━━━━━ Kutipan Terpilih ━━━━━

Reaksi Iran datang dengan cepat dan tegas. Menteri Luar Negeri Iran, Abbas Araqchi, mengecam serangan itu sebagai “pelanggaran aneh terhadap hukum internasional” dan menegaskan bahwa negaranya akan mempertahankan semua opsi untuk membela diri. Lebih lanjut, Presiden Iran Masoud Pezeshkian menyatakan bahwa Amerika Serikat “harus menerima tanggapan atas agresi mereka,” sembari menegaskan bahwa jalur diplomasi saat ini telah dihancurkan oleh Operasi Godam Tengah Malam. Bahkan, tak lama setelah serangan, Teheran dikabarkan meluncurkan gelombang serangan baru terhadap Israel, menembakkan sekitar 30 roket pada Minggu pagi. Korps Garda Revolusi Islam (IRGC) Iran bahkan melangkah lebih jauh dengan menembakkan rudal ultra-berat Sejjil ke Israel, seraya menyatakan bahwa “gerbang neraka akan terbuka untuk rezim Zionis.”
Dilema Teheran: Membalas atau Menahan Diri?
Situasi ini menempatkan Teheran di persimpangan jalan yang penuh ketegangan dan risiko. Abbas Araqchi mengindikasikan bahwa respons militer tidak dapat dihindari, menekankan bahwa “negara saya telah diserang, dan kami harus menanggapinya… Pintu negosiasi harus selalu terbuka, tetapi situasi ini tidak ada sekarang.” Ini mencerminkan tekanan internal yang kuat bagi pemerintah Iran untuk merespons dengan tegas demi mempertahankan kredibilitas domestik dan regionalnya, meskipun hal itu berisiko memicu eskalasi yang lebih besar.

━━━━━

- Bagian Latihan:
1) Tulis ulang bagian kutipan terpilih yang dimulai pada kata-kata "Dilema Teheran: Membalas" dan berakhir setelah "yang lebih besar.", dengan mengganti "Teheran" menjadi "Tehran".
2) Menurut kutipan terpilih, berapa roket yang dikabarkan ditembakkan Teheran ke Israel pada Minggu pagi?

━━━━━ Daftar Catatan ━━━━━

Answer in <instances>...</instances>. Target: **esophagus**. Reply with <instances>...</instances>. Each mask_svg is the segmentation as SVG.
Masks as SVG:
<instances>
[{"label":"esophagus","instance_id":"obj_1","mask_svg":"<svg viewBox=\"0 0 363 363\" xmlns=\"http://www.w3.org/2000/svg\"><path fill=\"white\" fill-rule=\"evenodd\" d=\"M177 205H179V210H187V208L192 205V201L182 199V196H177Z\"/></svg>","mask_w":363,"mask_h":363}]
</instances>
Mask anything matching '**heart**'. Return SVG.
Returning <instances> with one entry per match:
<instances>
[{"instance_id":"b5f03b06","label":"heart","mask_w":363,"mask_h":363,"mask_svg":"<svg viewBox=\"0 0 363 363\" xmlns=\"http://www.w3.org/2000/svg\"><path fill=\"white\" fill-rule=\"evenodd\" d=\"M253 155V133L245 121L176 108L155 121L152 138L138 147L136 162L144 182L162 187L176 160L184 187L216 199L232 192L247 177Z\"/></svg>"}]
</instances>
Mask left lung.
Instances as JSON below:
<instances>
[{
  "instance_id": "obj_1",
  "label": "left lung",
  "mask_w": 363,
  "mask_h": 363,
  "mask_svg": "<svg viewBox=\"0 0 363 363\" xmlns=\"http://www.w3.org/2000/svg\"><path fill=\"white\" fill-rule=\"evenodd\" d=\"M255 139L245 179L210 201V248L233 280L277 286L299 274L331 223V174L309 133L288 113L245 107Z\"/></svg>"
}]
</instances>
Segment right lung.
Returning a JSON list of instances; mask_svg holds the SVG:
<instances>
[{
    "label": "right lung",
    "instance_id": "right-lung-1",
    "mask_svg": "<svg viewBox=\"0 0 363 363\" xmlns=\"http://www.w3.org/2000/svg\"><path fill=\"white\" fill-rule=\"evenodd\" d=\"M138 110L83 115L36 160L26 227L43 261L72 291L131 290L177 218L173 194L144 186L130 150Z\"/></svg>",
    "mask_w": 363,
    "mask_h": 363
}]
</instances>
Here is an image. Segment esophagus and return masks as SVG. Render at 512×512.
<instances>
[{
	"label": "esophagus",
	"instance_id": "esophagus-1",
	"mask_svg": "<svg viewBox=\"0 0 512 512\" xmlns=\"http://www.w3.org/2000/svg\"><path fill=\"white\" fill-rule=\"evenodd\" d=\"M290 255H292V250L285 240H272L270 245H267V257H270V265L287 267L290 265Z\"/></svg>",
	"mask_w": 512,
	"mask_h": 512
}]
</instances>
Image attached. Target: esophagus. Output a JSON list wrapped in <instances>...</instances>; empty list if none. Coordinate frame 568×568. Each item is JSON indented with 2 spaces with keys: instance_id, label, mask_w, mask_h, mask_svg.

━━━━━

- Jawaban Tugas:
1)
Dilema Tehran: Membalas atau Menahan Diri?
Situasi ini menempatkan Tehran di persimpangan jalan yang penuh ketegangan dan risiko. Abbas Araqchi mengindikasikan bahwa respons militer tidak dapat dihindari, menekankan bahwa “negara saya telah diserang, dan kami harus menanggapinya… Pintu negosiasi harus selalu terbuka, tetapi situasi ini tidak ada sekarang.” Ini mencerminkan tekanan internal yang kuat bagi pemerintah Iran untuk merespons dengan tegas demi mempertahankan kredibilitas domestik dan regionalnya, meskipun hal itu berisiko memicu eskalasi yang lebih besar.

2) Sekitar 30 roket.